The name sounded familiar, but I could not at first place it.
Early reports in the wake of Tiger Woods's bizarre car crash last week included the allegation of an affair with a New York nightclub hostess named Rachel Uchitel. She vehemently denied it, saying that the story was sold by a disgruntled acquaintance to the National Enquirer.
Then I saw an interview with Uchitel's mother in Newsday, the Long Island newspaper. It mentioned that her daughter had an emotional collapse after losing her fiance in the 9/11 terrorist attack on the World Trade Center. That is when it hit me.
One of the people I interviewed, outside of Bellevue Hospital, was an attractive woman in her 20s. Rachel Uchitel's then-fiance, Andy O'Grady, worked on the 104th floor of the WTC.
"I don't feel like I've lost my connection with him," she told me. "If he was dead, I think I would have."
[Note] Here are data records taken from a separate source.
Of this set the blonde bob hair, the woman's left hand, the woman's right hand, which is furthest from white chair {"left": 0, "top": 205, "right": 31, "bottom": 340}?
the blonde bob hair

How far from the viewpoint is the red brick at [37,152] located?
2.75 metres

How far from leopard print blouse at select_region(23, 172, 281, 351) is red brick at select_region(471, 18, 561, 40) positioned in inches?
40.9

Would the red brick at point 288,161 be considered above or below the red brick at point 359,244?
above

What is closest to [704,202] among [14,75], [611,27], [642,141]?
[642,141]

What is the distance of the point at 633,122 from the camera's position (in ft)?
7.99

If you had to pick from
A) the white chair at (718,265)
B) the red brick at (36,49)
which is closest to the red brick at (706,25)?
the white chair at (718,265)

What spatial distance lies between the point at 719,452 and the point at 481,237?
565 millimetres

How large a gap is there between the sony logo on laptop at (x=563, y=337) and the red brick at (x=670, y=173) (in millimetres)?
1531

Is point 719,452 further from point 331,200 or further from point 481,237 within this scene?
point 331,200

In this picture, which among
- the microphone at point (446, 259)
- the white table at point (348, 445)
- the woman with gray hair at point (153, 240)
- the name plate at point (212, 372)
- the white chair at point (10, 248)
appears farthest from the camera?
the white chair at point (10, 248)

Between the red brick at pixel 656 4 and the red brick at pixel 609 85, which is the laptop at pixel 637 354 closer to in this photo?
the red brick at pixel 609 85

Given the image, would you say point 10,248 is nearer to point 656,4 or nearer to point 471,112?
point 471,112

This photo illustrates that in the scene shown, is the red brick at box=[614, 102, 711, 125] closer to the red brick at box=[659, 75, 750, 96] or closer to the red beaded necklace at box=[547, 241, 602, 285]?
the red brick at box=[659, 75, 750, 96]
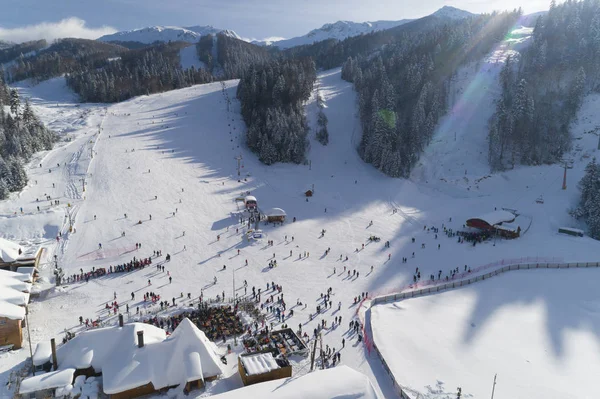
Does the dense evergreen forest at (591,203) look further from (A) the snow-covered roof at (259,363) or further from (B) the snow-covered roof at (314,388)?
(A) the snow-covered roof at (259,363)

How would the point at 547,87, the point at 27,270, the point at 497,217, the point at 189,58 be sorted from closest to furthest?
the point at 27,270 → the point at 497,217 → the point at 547,87 → the point at 189,58

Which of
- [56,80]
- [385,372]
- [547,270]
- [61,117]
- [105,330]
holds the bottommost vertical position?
[547,270]

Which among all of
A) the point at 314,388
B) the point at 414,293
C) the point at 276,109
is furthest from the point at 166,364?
the point at 276,109

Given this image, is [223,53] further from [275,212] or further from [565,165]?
[275,212]

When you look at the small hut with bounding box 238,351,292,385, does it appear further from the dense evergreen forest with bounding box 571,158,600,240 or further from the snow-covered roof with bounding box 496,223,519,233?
the dense evergreen forest with bounding box 571,158,600,240

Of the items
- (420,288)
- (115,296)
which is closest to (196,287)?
(115,296)

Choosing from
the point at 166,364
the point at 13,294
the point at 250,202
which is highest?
the point at 13,294

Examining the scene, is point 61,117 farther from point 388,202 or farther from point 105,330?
point 105,330

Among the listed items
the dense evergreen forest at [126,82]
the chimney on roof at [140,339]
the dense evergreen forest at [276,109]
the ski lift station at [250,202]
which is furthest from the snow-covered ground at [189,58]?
the chimney on roof at [140,339]
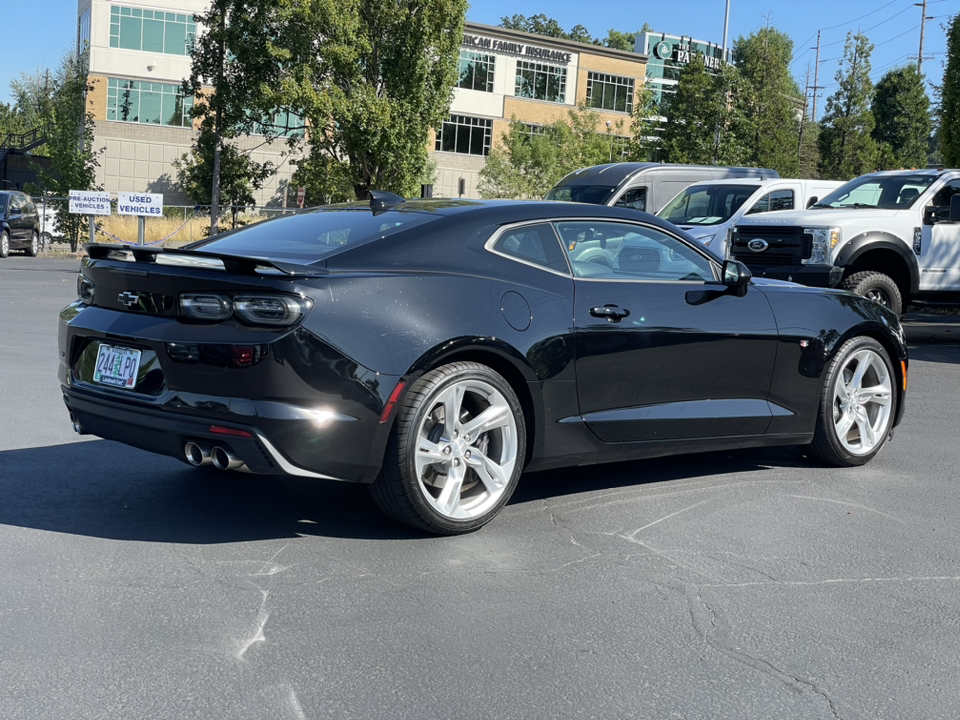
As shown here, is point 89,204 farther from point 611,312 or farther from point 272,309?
point 272,309

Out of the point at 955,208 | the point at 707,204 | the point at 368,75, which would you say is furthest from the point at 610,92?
the point at 955,208

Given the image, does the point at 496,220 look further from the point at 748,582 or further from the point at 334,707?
the point at 334,707

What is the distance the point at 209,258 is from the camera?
15.8 feet

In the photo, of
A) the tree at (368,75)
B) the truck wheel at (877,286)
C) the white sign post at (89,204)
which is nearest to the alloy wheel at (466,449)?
the truck wheel at (877,286)

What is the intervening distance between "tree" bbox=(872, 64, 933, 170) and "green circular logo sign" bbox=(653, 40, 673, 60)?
23.1m

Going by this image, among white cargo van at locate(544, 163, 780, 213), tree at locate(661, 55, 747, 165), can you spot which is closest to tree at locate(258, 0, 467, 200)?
tree at locate(661, 55, 747, 165)

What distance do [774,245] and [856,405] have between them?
7.75 meters

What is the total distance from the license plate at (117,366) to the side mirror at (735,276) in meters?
3.09

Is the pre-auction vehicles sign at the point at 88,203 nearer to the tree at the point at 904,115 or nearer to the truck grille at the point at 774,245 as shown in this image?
the truck grille at the point at 774,245

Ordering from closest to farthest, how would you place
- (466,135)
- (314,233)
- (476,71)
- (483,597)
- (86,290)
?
(483,597) < (86,290) < (314,233) < (476,71) < (466,135)

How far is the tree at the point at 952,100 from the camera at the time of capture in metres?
22.3

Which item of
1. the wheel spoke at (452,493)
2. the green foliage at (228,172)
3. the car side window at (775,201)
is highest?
the green foliage at (228,172)

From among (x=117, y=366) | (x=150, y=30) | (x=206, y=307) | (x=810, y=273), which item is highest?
(x=150, y=30)

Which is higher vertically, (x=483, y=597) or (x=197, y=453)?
(x=197, y=453)
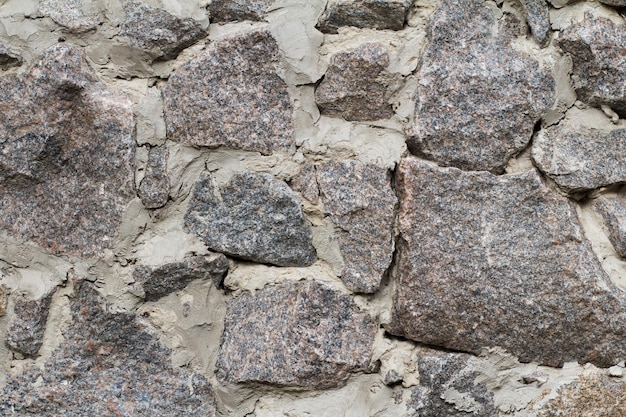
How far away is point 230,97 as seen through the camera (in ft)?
3.86

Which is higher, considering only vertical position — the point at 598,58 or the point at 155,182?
the point at 598,58

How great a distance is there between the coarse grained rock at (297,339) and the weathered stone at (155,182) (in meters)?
0.24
I remember feeling incredibly sorry for her, and for all of the others who — days after
the attack — were still understandably unable to accept what by then was obvious: Their husband or wife, brother or sister, fiance or friend was dead.
I was not happy to see her name associated with the Woods story, particularly in an unflattering — and purportedly untrue — way.
But it was nice to know that she had emotionally recovered from that awful day, and moved ahead with life.